Rubrica
a cura di Attilio Mazza

IL MISTERO DI UN GRANDE ESOTERISTA



Geneviève Dubois, : «Fulcanelli. Svelato l’enigma del più famoso alchimista del XX secolo», Edizioni Mediterranee, 188 pagine, €2 5.00


Il nome di Fulcanelli uscì dai ristretti circoli specialistici francesi per balzare a notorietà internazionale grazie a Louis Pauwels e a Jacques Bergier che ne parlarono in modo tale da contribuire ad accrescerne il mistero. E misteriosa rimase la sua identità. A Fulcanelli si deve la rinascita della scienza ermetica nel ventesimo secolo, la ripresa degli studi e l’interesse per l'alchimia nel moderno mondo della scienza galileiana e della tecnica. Per ottenere tale risultato fu necessario creare una leggenda, o meglio un mito, come annota Gianfranco De Turris nell’introduzione al libro pubblicato dalle Mediterranee: «Fulcanelli. Svelato l’enigma del più famoso alchimista del XX secolo» di Geneviève Dubois, nella traduzione del francese di Alda Teodorani.

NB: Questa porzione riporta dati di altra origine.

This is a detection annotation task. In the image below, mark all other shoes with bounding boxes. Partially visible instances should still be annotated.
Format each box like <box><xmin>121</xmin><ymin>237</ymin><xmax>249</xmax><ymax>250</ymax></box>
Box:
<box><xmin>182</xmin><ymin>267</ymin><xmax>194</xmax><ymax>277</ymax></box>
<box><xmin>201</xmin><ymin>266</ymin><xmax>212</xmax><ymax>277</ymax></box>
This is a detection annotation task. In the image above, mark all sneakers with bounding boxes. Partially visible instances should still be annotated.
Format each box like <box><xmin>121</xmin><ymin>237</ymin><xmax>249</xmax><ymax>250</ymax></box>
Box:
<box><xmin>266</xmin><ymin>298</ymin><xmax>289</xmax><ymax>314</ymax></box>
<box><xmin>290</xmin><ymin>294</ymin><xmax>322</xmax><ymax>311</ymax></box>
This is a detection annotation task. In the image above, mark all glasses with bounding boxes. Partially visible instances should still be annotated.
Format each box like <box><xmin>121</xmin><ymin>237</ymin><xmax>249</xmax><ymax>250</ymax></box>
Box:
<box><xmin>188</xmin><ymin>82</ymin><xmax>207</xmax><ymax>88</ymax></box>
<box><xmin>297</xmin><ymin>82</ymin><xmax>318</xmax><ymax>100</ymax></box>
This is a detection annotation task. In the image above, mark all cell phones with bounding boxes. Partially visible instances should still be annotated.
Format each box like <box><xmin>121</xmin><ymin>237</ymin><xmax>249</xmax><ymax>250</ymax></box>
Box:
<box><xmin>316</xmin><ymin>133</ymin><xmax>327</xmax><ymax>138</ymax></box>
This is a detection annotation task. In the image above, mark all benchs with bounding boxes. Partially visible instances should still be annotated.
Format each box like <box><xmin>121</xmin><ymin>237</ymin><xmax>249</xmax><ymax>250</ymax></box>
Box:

La leggenda avvolse dunque il nome di Fulcanelli. Ma chi era in realtà l’autore del «Mistero delle Cattedrali» (1925) e della «Dimore Filosofali»(1926)? La pubblicazione dei due volumi si deve a Eugène Canseliet (1899–1982), nella vita impiegato contabile nella centrale del gas di Sarcelles, introdotto nel mondo dell’occulto in giovanissima età dal pittore Jean–Julien Champagne, assai interessato all’alchimia e suo maestro, a sua volta legato a Pierre Dujols, discendente da una delle più illustri famiglie francesi. I saggi pubblicati con il nome Fulcanelli sono stati in realtà frutto di un lavoro collettivo: Pierre Dujols, lo studioso, Jean–Julien Champagne, l’operatore, e Eugène Canseliet incaricato di curare le due opere più note qui ricordate, edite appunto con il nome Fulcanelli. Tuttavia, nonostante i chiarimenti esaurienti di Geneviève Dubois, studiosa di temi esoterici, c’è ancora chi sostiene che dietro il nome di Fulcanelli si celi quello di un antico maestro, grande adepto che ha desiderato mantenere l’anonimato.